Re: [RFC] [PATCH] Dirty pages in the page cache

Eric W. Biederman (ebiederm+eric@npwt.net)
12 Jan 1998 21:49:38 -0600


>>>>> "ST" == Stephen C Tweedie <sct@dcs.ed.ac.uk> writes:

ST> Hi,

>> The basic idea of use is a filesystem will set an extra dirty on a
>> page, when a write occurs to it. And if the dirty bit is set it is
>> garanteed that before the page is removed from memory `writepage' will
>> be called. For filesystems that need more precise tracking they
>> should be able to do that on their own.

ST> One big question with this: _should_ this sort of thing be done directly
ST> in the page cache? Most filesystems will require extra information in
ST> order to keep their current write semantics. Ext2fs will require
ST> information about which blocks within the buffer are dirty, especially
ST> for short files on 1k block filesystems. NFS will require credential
ST> information.

I don't know if we need to do this for all filesystems. Network
filesystems seem to be a good canidates. We could include an extra
void *pointer in struct page cache that could be used for tracking
extra information (or contain it directly). Though we could as easily
reuse the struct buffer_head as a generic data pointer, for a page
cache page. (But usually struct buffer heads?)

My primary target (besides my own fs) when I designed it was
filesystems with compressed files. That needs seperate caching of
the file data, and what is written to the disk. Something the page
cache is good at.

Also one tricky element is reducing cache size when memory is low.
If shrink_mmap doesn't shrink the page cache all kinds of interesting
things can occur. System slow downs, getfreepage lockups etc. This
is an important justification for doing it in the page cache directly
so shrink_mmap can free the pages, or at least start freeing them.

My thought (assuming we are using generic_file_write), is that
update_page can set do the filesystem specific setup of just how it is
to be done and set the dirty_bit, and then write_page will be called
when the dirty bit is set.

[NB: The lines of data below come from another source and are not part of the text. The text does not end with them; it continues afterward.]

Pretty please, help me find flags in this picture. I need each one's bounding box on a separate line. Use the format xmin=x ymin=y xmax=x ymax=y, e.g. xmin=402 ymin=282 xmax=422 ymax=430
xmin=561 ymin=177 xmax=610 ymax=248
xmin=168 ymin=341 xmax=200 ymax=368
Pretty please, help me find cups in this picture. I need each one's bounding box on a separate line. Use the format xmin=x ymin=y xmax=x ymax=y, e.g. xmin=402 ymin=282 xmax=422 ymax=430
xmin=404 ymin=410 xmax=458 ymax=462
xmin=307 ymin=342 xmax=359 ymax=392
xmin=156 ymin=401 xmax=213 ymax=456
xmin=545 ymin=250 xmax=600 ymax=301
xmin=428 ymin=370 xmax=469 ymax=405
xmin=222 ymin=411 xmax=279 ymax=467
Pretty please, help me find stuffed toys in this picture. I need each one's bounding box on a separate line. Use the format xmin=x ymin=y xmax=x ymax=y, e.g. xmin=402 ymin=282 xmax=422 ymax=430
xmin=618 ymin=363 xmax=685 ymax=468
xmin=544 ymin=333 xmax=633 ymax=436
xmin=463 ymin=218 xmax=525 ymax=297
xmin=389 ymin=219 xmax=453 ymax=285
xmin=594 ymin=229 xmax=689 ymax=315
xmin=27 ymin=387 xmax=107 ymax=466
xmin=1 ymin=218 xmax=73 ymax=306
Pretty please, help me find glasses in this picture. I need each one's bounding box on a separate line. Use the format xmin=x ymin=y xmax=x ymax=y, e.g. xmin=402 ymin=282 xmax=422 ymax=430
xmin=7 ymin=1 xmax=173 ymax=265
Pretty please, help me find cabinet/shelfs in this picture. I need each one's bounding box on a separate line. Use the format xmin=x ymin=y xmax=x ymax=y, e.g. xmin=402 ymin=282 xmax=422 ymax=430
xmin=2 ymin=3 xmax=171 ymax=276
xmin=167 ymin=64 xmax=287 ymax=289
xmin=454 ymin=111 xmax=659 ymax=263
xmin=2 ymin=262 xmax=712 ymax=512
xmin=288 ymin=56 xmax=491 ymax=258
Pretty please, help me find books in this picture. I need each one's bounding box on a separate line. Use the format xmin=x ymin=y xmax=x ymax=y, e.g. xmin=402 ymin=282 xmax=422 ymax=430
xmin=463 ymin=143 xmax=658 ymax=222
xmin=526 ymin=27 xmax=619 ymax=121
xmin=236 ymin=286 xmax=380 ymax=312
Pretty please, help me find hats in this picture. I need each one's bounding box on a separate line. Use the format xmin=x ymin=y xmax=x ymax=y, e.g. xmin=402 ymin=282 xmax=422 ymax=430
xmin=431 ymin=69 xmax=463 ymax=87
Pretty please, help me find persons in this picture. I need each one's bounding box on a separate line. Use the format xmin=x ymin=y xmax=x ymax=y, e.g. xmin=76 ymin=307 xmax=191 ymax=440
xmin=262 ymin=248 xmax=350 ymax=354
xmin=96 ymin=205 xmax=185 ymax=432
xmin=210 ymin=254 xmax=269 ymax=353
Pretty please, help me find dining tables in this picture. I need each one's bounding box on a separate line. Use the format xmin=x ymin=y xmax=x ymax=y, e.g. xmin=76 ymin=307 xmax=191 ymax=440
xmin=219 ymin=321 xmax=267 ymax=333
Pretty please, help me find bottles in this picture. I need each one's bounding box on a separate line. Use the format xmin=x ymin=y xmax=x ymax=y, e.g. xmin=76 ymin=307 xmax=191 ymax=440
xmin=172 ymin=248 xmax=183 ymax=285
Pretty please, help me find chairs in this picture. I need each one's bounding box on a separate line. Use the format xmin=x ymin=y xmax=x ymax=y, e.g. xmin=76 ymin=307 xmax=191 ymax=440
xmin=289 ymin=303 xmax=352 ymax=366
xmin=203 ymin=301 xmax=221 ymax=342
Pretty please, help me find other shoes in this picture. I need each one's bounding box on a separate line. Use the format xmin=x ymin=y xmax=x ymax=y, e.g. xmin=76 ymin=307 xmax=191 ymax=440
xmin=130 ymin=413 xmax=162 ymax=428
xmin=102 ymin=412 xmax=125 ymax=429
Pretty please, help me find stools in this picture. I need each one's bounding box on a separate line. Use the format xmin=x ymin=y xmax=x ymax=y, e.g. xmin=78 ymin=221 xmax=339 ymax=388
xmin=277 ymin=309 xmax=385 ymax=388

So it is still optional, and the specifics
are controlled by the individual filesystems.

ST> An alternative way which would certainly make it simpler to maintain
ST> ext2fs semantics with minimal effort would be to make the ext2 write
ST> code just a little bit smarter than it is: instead of copying user data
ST> into buffers and doing a separate vm update, it could overlay the
ST> required buffers on top of the page cache, sharing the physical page,
ST> and let the existing bdflush write out the pages eventually.

ST> The struct buffer_head cache is a fairly natural place to keep
ST> information about physically dirty block device blocks, but the data
ST> itself could just as easily stay in the page cache. It would be a
ST> fairly trivial extension to the buffer.c async logic to allow
ST> asynchronous writeback buffers to be marked as free-after-IO (currently
ST> we only do free-after-IO on anonymous buffer_heads). We already have
ST> the necessary timing logic to do 30-second writeback of buffer_heads,
ST> too.

ST> There's a big reason to keep the page cache dirty, though, and that is
ST> for speed of fsync(). Fortunately, the page->buffers pointer would give
ST> us an easy way of finding (and syncing) all dirty buffers associated
ST> with each page on an inode's page-cache ring.

A definite advantage, I handn't realized. Still you can use the page
cache dirty bit as a signal that (at least one buffer), is dirty. The
replication wouldn't hurt.

Still this leaves open the question of what to do about readpage &
writepage, and the fact NFS needs dentries for them.

Eric